The bill, written by Council Chairman Phil Mendelson, addresses both practical and legal issues that have arisen as D.C. has ramped up its response to the growing spread of the coronavirus—there are now 10 confirmed positive cases in the city—including whether the city’s lawmakers and neighborhood-level officials should even be meeting in person.

The bill would also allow the Council to meet and vote virtually, and authorize Advisory Neighborhood Commissions to cancel meetings during the state of emergency. It would also let Bowser delay her submission of the 2021 budget from March 19 to May 1, or five days after the end of a declared emergency. It would also allow for an extension of a declared emergency from 15 to 30 days before requiring that it be renewed.

[For up-to-date coverage of coronavirus in our region, check out DCist’s live blog here.]

It would also address the issues people are facing who are not able to work because of the coronavirus. The bill would allow workers sidelined by coronavirus to claim unemployment insurance, prohibit an employer from firing someone because they are quarantined or self-quarantining, let businesses file their taxes 90 days late without facing any penalties, and permit Bowser to give small businesses grants to help them manage “financial distress caused by a reduction of business as a result of the cause of the public health emergency.”

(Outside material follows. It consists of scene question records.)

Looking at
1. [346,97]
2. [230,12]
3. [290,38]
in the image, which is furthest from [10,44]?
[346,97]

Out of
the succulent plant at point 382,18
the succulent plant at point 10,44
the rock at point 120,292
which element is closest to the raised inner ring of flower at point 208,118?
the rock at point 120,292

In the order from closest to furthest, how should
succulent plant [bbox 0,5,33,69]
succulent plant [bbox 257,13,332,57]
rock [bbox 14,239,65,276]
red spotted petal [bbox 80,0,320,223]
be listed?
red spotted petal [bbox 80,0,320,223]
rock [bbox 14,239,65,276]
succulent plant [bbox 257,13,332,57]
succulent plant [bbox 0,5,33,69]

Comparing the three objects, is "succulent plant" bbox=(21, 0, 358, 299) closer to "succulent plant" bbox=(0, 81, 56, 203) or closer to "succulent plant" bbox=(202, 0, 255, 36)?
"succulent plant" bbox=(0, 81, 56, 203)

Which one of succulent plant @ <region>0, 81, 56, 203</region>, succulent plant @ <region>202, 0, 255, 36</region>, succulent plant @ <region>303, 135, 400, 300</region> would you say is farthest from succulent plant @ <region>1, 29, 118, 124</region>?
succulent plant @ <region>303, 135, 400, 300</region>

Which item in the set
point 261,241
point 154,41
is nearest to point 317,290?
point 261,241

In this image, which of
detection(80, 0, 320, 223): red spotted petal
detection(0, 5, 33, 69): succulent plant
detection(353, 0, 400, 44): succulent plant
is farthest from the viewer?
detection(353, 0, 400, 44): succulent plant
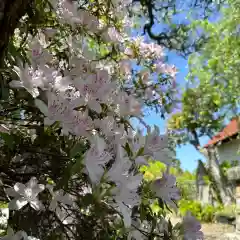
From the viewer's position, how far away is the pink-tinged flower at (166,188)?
1.38 meters

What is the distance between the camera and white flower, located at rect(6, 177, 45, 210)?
3.92 feet

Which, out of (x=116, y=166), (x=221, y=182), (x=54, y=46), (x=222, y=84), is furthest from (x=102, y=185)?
(x=222, y=84)

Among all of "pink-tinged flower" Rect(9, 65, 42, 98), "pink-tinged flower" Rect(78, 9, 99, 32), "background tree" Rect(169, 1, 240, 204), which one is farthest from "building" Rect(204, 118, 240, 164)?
"pink-tinged flower" Rect(9, 65, 42, 98)

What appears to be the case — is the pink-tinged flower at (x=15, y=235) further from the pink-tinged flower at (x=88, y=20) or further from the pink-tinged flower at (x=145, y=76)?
the pink-tinged flower at (x=145, y=76)

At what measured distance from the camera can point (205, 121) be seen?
1914 centimetres

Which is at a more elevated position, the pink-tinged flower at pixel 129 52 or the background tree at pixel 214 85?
the background tree at pixel 214 85

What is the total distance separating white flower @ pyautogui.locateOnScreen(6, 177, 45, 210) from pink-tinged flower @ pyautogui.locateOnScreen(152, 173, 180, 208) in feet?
1.27

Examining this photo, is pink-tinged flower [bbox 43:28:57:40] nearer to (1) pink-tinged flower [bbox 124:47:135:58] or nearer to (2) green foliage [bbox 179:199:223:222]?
(1) pink-tinged flower [bbox 124:47:135:58]

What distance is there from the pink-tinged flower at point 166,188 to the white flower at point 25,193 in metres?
0.39

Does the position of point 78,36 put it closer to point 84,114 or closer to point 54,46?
point 54,46

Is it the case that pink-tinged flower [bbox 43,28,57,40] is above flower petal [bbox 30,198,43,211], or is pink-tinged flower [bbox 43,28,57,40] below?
above

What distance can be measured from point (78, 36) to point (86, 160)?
3.00ft

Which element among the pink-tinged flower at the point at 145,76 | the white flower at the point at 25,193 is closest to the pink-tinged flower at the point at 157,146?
the white flower at the point at 25,193

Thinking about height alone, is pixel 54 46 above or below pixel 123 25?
below
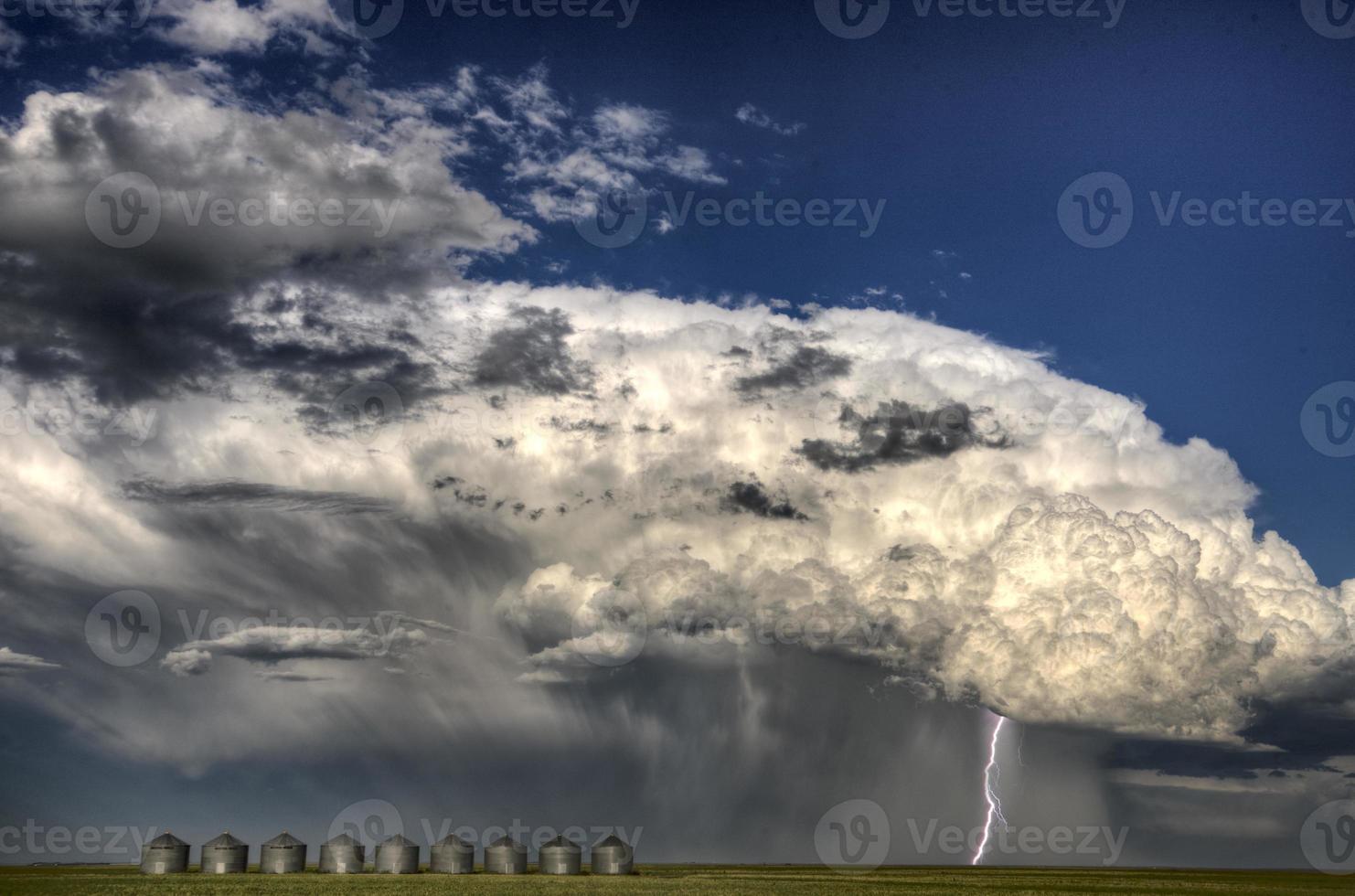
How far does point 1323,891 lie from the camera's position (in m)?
152

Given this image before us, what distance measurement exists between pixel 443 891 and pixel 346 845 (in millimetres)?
65184

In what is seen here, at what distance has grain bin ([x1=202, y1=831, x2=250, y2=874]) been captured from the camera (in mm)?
171875

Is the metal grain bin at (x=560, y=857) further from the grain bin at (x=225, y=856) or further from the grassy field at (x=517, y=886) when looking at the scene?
A: the grain bin at (x=225, y=856)

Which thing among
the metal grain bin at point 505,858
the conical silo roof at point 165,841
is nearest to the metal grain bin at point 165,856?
the conical silo roof at point 165,841

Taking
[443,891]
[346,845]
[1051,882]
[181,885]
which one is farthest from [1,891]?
[1051,882]

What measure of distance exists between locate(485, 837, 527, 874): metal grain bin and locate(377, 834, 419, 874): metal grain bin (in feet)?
39.6

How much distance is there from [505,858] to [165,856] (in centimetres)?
5174

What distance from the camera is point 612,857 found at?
187 meters

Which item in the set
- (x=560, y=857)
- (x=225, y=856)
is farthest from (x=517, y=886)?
(x=225, y=856)

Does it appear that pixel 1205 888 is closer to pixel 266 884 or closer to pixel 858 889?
pixel 858 889

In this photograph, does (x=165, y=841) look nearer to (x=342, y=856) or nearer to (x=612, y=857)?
(x=342, y=856)

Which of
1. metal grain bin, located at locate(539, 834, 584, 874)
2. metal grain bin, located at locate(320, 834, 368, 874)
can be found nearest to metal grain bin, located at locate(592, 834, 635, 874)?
metal grain bin, located at locate(539, 834, 584, 874)

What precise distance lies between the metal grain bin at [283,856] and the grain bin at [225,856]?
117 inches

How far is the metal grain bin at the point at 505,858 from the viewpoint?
184375mm
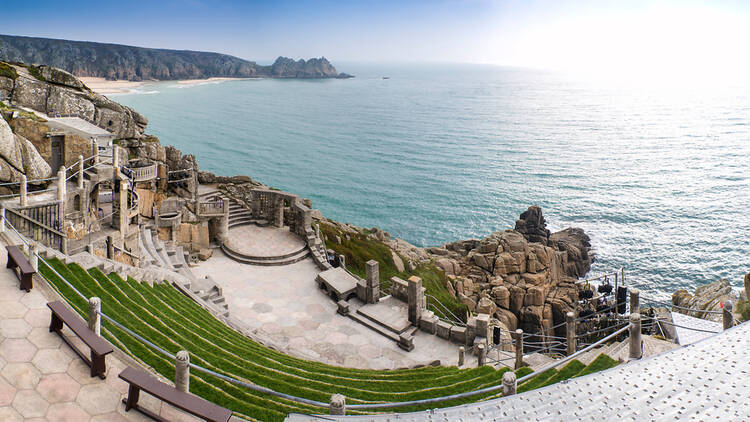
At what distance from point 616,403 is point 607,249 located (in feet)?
180

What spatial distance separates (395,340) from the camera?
72.2ft

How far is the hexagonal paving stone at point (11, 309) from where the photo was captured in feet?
34.8

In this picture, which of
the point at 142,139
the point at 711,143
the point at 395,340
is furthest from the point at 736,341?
the point at 711,143

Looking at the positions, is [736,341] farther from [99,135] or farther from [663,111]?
[663,111]

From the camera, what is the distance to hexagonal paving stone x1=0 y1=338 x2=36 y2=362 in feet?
30.6

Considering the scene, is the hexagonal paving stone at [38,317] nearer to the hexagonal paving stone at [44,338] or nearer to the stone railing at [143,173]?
the hexagonal paving stone at [44,338]

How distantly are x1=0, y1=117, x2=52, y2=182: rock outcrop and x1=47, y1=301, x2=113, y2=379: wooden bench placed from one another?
13756mm

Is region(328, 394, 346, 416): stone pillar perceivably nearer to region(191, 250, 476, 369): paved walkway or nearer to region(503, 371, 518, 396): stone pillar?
region(503, 371, 518, 396): stone pillar

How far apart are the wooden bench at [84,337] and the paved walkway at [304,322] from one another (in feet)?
33.2

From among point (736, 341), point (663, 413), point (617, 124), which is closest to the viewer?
point (663, 413)

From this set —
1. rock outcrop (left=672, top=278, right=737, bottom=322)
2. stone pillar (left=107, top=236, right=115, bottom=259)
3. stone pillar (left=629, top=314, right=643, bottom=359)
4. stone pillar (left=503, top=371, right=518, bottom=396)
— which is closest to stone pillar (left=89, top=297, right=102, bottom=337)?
stone pillar (left=503, top=371, right=518, bottom=396)

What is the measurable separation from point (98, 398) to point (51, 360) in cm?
168

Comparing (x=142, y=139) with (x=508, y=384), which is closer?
(x=508, y=384)

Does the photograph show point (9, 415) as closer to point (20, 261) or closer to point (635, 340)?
point (20, 261)
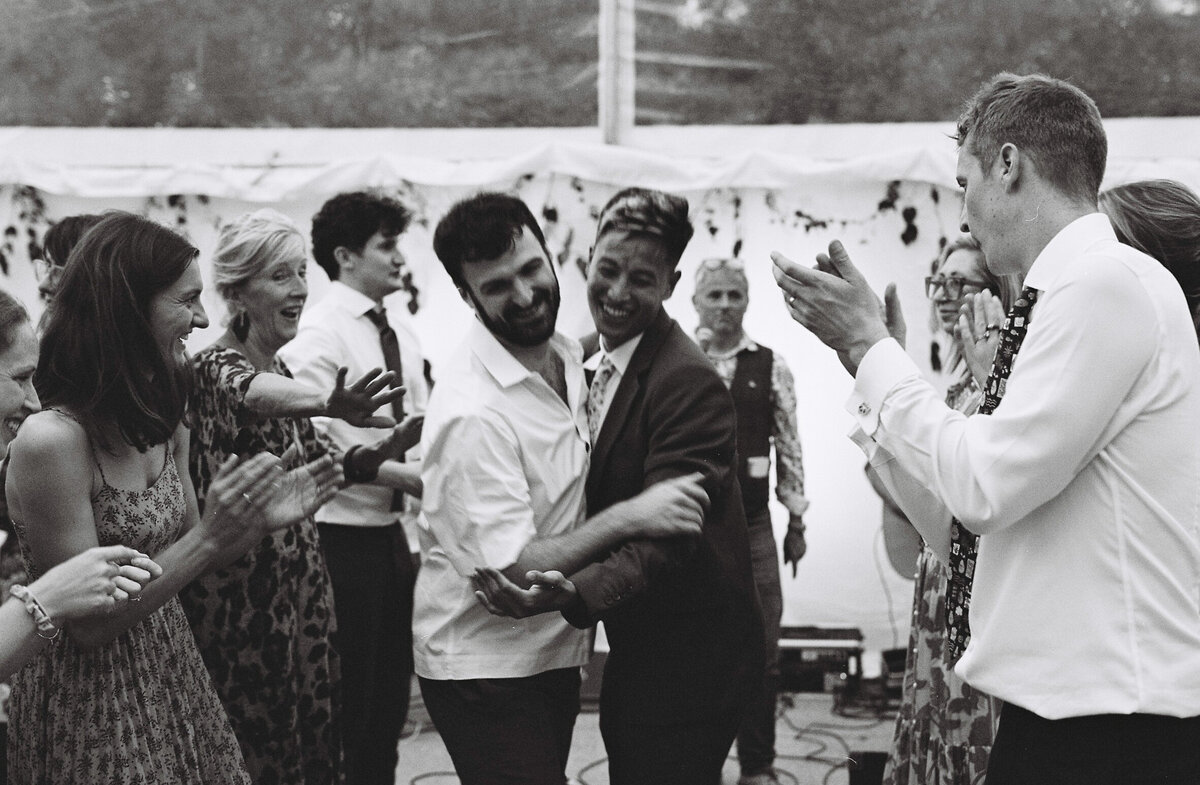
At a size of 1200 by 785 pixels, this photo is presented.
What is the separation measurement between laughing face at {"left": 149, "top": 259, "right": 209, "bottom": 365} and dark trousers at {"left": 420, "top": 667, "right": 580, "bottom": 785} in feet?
2.74

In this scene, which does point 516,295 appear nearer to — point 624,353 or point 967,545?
point 624,353

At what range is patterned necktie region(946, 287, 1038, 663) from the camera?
162 cm

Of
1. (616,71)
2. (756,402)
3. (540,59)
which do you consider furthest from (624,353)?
(540,59)

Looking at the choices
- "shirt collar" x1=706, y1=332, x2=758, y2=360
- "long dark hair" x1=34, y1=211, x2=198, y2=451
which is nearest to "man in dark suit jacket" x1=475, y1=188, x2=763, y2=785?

Landlords would also be prohibited from evicting a tenant during the state of emergency, and no utility could be cut off for non-payment during the same period. D.C.’s law prohibiting price gouging during an emergency would be expanded to include a public health emergency—the law currently only says “natural disaster”—and Bowser would gain more flexibility to provide public assistance to residents.

Under current law, Bowser gains a number of additional powers during a state of emergency. That includes the ability to evacuate residents to shelters, take or destroy property that poses a general risk, limit business hours and impose a curfew, and impose controls on the prices and sales of goods and services. (When asked on Tuesday if that power could be used to ration goods like hand sanitizer, Bowser said yes. “A public emergency, if I declare it, would give me that power,” she said.)

And most relevant to the coronavirus, a formal state of emergency would let Bowser turn all those recommendations for self-quarantining into enforceable orders. The law would allow her to “detain for medical reasons any person for which there is probable cause to believe that the person is affected with a communicable disease and that the person’s presence in the general population is likely to cause death or seriously impact the health of others.”

Bowser said this week that she has identified a location inside the city where the city could quarantine up to 50 people—though she wouldn’t say where it’s located.

The Council is expected to vote on the emergency bill on Tuesday.